Problema breve A:
Según el texto sobre el voto voluntario, en EEUU ¿cuántos miembros del quintil rico votan por cada miembro del quintil pobre?

En segundo lugar, consideremos las consecuencias del voto voluntario sobre las políticas de redistribución. Es habitual asumir que, en los sistemas de voto voluntario, las preferencias políticas son similares entre los ciudadanos que votan y los que no votan y que, por tanto, el resultado arrojado por las urnas no tiene ningún tipo de sesgo a favor o en contra de un grupo político o social. No obstante, resulta muy difícil aceptar que esto sea realmente así, pues la evidencia empírica (y el sentido común) nos indican que las personas con mayor nivel de educación y renta son las que más participan. Esta relación es robusta, es decir, se repite, aunque en distinto grado, en todos los países. Si bien en sociedades menos desiguales como las europeas esta diferencia de participación entre clases es menos clara (con la excepción de Francia), vemos que en EEUU por cada miembro del quintil pobre votan tres miembros del quintil rico. Y si la desigualdad política y económica de EEUU es bastante superior a la europea, es aún muy inferior a la de sus vecinos del sur.
¿Importa que en un sistema voluntario voten menos los pobres? Estudios recientes han mostrado que los Gobiernos de los países con voto obligatorio destinan mayores recursos a políticas orientadas a redistribuir el ingreso.

Datos del ejercicio:
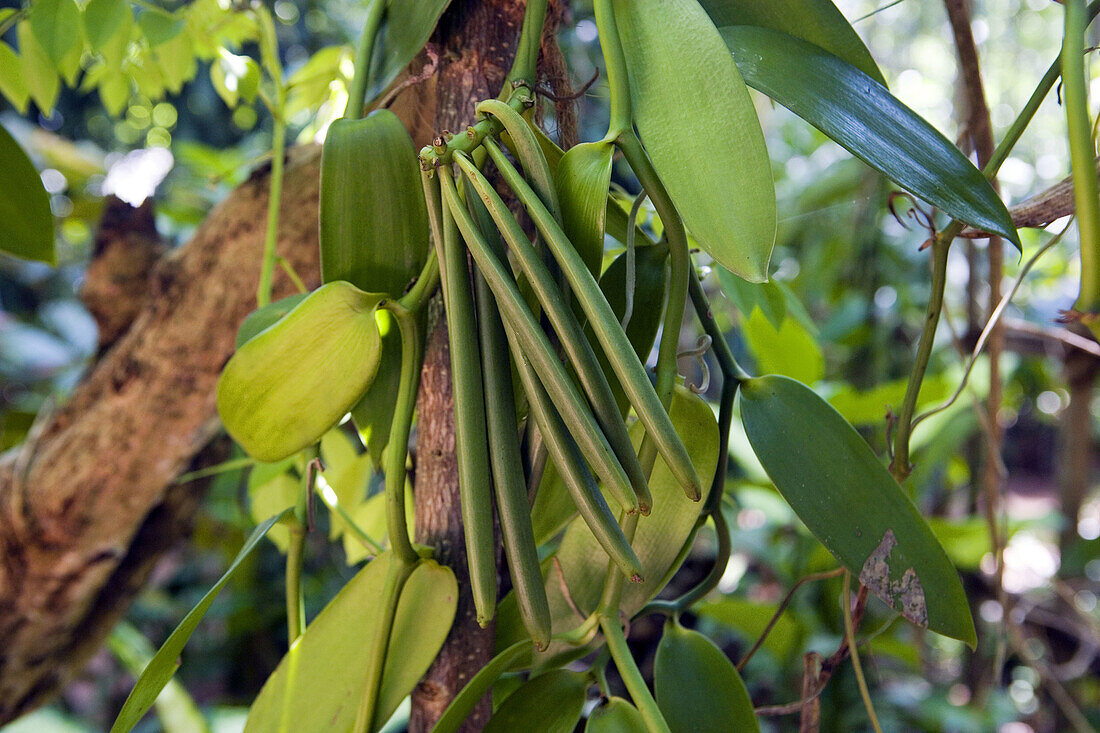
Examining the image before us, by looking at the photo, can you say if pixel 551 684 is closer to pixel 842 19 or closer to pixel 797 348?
pixel 842 19

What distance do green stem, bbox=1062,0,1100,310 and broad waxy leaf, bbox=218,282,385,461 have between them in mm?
207

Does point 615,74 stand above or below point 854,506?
above

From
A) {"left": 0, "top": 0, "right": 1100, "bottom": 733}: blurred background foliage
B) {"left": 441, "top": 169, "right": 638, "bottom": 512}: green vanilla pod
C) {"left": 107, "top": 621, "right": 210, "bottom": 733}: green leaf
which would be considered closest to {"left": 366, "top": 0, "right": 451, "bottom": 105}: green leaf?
{"left": 441, "top": 169, "right": 638, "bottom": 512}: green vanilla pod

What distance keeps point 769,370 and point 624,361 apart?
0.57 m

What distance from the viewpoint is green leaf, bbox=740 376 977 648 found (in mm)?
255

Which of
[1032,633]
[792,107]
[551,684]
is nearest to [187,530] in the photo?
[551,684]

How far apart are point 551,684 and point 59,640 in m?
0.64

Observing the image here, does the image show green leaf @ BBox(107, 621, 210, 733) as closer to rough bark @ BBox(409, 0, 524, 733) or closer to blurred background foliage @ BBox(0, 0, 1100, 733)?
blurred background foliage @ BBox(0, 0, 1100, 733)

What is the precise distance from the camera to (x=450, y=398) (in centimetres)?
31

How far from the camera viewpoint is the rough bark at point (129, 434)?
618 mm

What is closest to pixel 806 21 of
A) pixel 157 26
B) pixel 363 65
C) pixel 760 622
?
pixel 363 65

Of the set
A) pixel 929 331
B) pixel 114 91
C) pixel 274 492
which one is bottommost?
pixel 274 492

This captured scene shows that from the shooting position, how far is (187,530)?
777 mm

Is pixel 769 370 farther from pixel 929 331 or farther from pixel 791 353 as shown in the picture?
pixel 929 331
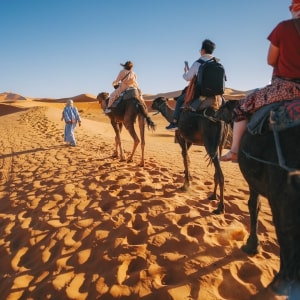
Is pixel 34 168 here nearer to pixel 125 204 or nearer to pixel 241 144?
pixel 125 204

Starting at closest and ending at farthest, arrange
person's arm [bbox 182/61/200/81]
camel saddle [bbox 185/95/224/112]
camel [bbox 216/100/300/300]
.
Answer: camel [bbox 216/100/300/300] < person's arm [bbox 182/61/200/81] < camel saddle [bbox 185/95/224/112]

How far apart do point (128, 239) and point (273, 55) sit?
2.99 meters

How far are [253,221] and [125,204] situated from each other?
231 centimetres

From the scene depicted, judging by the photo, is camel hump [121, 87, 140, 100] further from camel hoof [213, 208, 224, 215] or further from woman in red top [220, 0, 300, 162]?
woman in red top [220, 0, 300, 162]

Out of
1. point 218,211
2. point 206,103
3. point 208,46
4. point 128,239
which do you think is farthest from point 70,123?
point 128,239

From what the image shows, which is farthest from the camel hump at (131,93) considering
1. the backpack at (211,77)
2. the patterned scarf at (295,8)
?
the patterned scarf at (295,8)

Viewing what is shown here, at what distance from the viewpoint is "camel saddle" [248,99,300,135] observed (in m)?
2.44

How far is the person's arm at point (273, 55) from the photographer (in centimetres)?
285

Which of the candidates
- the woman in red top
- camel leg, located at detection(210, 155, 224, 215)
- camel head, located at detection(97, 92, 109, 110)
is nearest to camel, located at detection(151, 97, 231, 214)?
camel leg, located at detection(210, 155, 224, 215)

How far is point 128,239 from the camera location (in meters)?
4.25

Problema breve B:
Extrae sin ningún cambio las líneas de las entradas que van desde la que contiene "From what the" hasta el final de las entradas, ambos extremos incluidos.

Respuesta esperada A:
Tres.

Respuesta esperada B:
From what the image shows, which is farthest from the camel hump at (131,93) considering
1. the backpack at (211,77)
2. the patterned scarf at (295,8)
?
the patterned scarf at (295,8)

Viewing what is shown here, at what distance from the viewpoint is "camel saddle" [248,99,300,135] observed (in m)?
2.44

How far is the person's arm at point (273, 55) from the photographer (in centimetres)?
285

Which of the candidates
- the woman in red top
- camel leg, located at detection(210, 155, 224, 215)
- camel head, located at detection(97, 92, 109, 110)
is nearest to camel, located at detection(151, 97, 231, 214)?
camel leg, located at detection(210, 155, 224, 215)

How far is point 128,239 from the camera location (in meters)?
4.25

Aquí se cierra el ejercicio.